Data in this exercise:
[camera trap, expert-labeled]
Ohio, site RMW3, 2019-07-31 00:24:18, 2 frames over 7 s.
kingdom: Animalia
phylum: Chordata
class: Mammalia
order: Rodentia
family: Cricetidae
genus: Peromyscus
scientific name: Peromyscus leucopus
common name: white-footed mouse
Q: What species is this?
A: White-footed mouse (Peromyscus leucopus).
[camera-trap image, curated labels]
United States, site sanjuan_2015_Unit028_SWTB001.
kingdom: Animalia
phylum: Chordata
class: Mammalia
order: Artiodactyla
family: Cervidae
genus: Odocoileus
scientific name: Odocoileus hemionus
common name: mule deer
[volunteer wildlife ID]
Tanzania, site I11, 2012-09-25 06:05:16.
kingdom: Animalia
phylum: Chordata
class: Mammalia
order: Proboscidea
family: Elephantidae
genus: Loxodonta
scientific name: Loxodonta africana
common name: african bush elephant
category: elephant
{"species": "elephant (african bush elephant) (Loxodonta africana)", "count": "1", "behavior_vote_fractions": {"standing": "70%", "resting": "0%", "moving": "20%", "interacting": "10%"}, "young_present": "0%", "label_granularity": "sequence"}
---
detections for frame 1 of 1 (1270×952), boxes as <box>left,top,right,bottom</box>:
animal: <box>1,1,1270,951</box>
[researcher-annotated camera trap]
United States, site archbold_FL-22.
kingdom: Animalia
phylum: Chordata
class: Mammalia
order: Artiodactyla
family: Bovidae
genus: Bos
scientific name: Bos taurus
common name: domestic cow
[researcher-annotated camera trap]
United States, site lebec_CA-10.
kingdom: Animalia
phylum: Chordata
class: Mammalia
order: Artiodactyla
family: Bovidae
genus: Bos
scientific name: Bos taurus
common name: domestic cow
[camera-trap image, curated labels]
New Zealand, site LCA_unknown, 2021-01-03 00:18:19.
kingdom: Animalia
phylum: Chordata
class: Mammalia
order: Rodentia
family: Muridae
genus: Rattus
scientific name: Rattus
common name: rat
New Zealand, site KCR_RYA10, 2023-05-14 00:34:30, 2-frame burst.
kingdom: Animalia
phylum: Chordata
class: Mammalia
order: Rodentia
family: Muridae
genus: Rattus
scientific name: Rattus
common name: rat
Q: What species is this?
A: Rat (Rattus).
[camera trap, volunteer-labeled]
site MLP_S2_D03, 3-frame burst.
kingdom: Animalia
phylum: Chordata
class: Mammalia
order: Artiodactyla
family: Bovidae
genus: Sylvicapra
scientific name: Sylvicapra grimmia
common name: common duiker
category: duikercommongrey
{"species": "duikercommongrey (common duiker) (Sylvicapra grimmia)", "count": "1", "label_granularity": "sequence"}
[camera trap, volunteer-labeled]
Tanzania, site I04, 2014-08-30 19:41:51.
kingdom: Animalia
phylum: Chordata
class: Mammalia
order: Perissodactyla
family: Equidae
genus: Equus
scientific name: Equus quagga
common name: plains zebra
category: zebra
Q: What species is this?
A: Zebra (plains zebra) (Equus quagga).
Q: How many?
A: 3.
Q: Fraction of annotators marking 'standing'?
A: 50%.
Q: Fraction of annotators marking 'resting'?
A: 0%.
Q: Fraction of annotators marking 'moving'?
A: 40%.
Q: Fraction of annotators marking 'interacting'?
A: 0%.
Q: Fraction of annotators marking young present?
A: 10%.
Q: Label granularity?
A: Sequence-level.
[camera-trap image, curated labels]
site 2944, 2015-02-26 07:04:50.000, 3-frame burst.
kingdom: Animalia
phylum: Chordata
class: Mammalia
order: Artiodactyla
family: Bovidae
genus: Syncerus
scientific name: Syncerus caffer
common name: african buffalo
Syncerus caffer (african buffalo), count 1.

Exercise details: Answer only with how many lines in the records include "Tanzania".

Worked solution: 2